Tasks -
1/ In the passage on capacitance, what is the SI unit of capacitance called, and what symbol denotes it?
2/ Carry on the passage about capacitance from the point where it stops.

**** Given passage

Experimentally, it has been found that, the charge Q stored in a capacitor is directly proportional to the voltage across it, i.e.

$$Q\propto\:V$$

$$Q=CV$$

Where, C is a constant and is called as capacitance of the capacitor.

$$\Rightarrow\:C=\frac{Q}{V}$$

Thus, the *capacitance (C)* of a capacitor can also be defined as the ratio of the charge on the either plate to the voltage across it.

We have seen that,

$$C=\frac{Q}{V}=\frac{Coulomb}{Volt}=Farad$$

The SI unit of capacitance is *coulomb/volt* which is also known as *farad* and denoted by F.

********
**** Supplied material

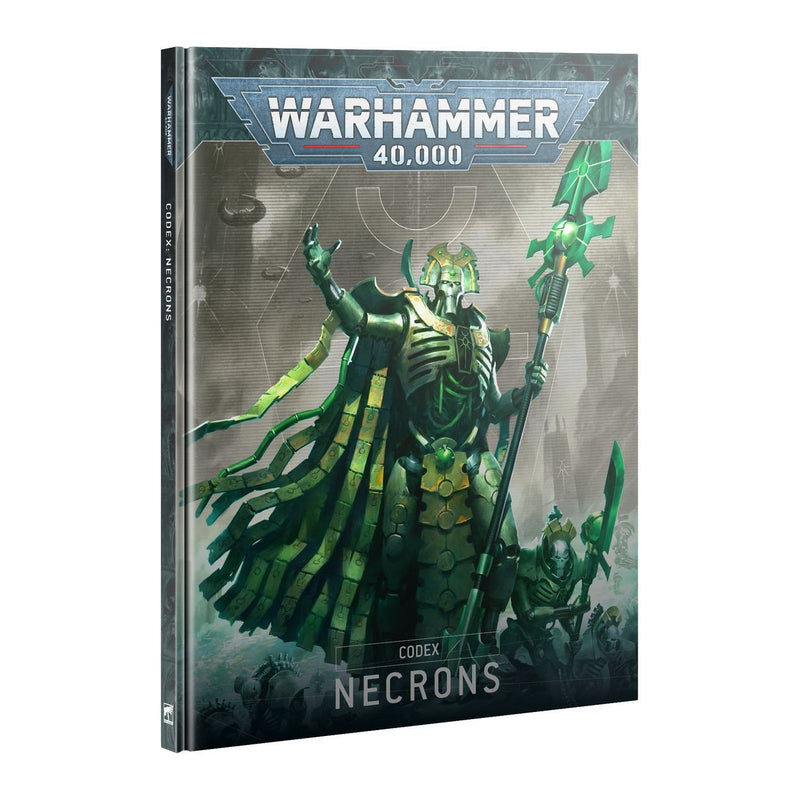 40K Necrons: Codex (49-01)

********

Answers to this exercise -
1/ The farad, one coulomb per volt, denoted by F.

2/
By referring the circuit, we can write,

$$V=V_{1}+V_{2}+V_{3}=(\frac{Q}{C_{1}}+\frac{Q}{C_{2}}+\frac{Q}{C_{3}})=Q(\frac{1}{C_{1}}+\frac{1}{C_{2}}+\frac{1}{C_{3}})$$

$$\Rightarrow\:\frac{V}{Q}=(\frac{1}{C_{1}}+\frac{1}{C_{2}}+\frac{1}{C_{3}})$$

$$\Rightarrow\frac{1}{C_{r}}=\frac{1}{C_{1}}+\frac{1}{C_{2}}+\frac{1}{C_{3}}$$

From this equation, the total equivalent capacitance of series connected capacitors can be determined.

By referring the circuit, it can be written,

$$Q=Q_{1}+Q_{2}+Q_{3}=C_{1}V+C_{2}V+C_{3}V=V(C_{1}+C_{2}+C_{3})$$

$$\Rightarrow\:\frac{Q}{V}=(C_{1}+C_{2}+C_{3})$$

$$\Rightarrow\:C_{r}=C_{1}+C_{2}+C_{3}$$

The above equation gives the total capacitance of parallel connected capacitors.

Consider a parallel plate capacitor consisting of two plates, each of surface area A. The plates are separated by a distance d. Air is present in between the plates as the dielectric medium.

Therefore, the capacitance of a parallel plate capacitor is,

Directly proportional to the surface area (A) of each plate.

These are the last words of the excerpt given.